Exercise task A: Pull out every line of the listing that contains the string "building". Case counts.

Document excerpt:
****************

What goes into the perfect sandwich? That question is contemplated by four of the five characters in “Clyde’s,” the Tony Award-nominated drama playing at Chicago’s Goodman Theatre that expertly sandwiches in humor (pun intended). These four people have several things in common: they are ex-cons, they work in the kitchen of a Pennsylvania truck stop cafe, and they’re hoping to better their lives – or at least survive encounters with the fifth character, Clyde, their boss, a woman whose hellish treatment of kitchen staff goes far beyond what Gordon Ramsay could do on network television.
Before we go on, a bit of background. “Clyde’s” is the latest play by Lynn Nottage, the only woman (so far) to win two Pulitzer Prizes for drama. “Clyde’s” was on Broadway as recently as last January, and it was nominated for five Tony Awards, including Best Play. Nottage has had five previous plays produced at the Goodman over the past 16 years, the most recent being “Sweat” in 2019.
Well, as a novice in Nottage-land, when I approached this production, I wasn’t sure if a play about a diner would be the equivalent of fine dining or a drive-thru lunch break. As it turned out, “Clyde’s” provided a buffet of fine performances, a garnish of humor, an appetizing set, and a large helping of profanity. (This is a play best attended by late teens and adults.)

****************

Data provided:
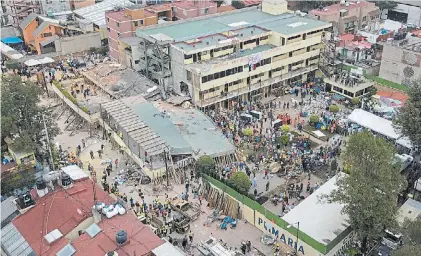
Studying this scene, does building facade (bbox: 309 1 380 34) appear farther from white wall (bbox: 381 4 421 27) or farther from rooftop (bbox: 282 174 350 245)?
rooftop (bbox: 282 174 350 245)

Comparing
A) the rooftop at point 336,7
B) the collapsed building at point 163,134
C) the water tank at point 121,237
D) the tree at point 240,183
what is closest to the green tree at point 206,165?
the collapsed building at point 163,134

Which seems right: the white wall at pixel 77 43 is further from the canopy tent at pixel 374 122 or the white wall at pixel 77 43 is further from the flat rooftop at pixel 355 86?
the canopy tent at pixel 374 122

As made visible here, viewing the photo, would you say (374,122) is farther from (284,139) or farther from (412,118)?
(284,139)

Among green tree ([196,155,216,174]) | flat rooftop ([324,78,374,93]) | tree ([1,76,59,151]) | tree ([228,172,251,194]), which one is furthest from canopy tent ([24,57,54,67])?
tree ([228,172,251,194])

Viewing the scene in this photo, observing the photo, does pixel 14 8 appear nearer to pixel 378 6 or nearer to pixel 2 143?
pixel 2 143

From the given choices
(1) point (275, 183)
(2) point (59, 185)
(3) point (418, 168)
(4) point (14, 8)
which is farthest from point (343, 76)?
(4) point (14, 8)

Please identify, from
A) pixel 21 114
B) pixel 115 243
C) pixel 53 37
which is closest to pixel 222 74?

****************

Exercise task B:
Answer these questions from the theater review.
(i) At which theater is "Clyde's" playing?
(ii) How many Tony Award nominations did "Clyde's" receive?
(iii) What was the most recent of Nottage's earlier plays produced at the Goodman, and in what year?

Expected answer A:
Studying this scene, does building facade (bbox: 309 1 380 34) appear farther from white wall (bbox: 381 4 421 27) or farther from rooftop (bbox: 282 174 350 245)?
B) the collapsed building at point 163,134
the collapsed building at point 163,134

Expected answer B:
(i) Chicago's Goodman Theatre
(ii) Five
(iii) "Sweat," in 2019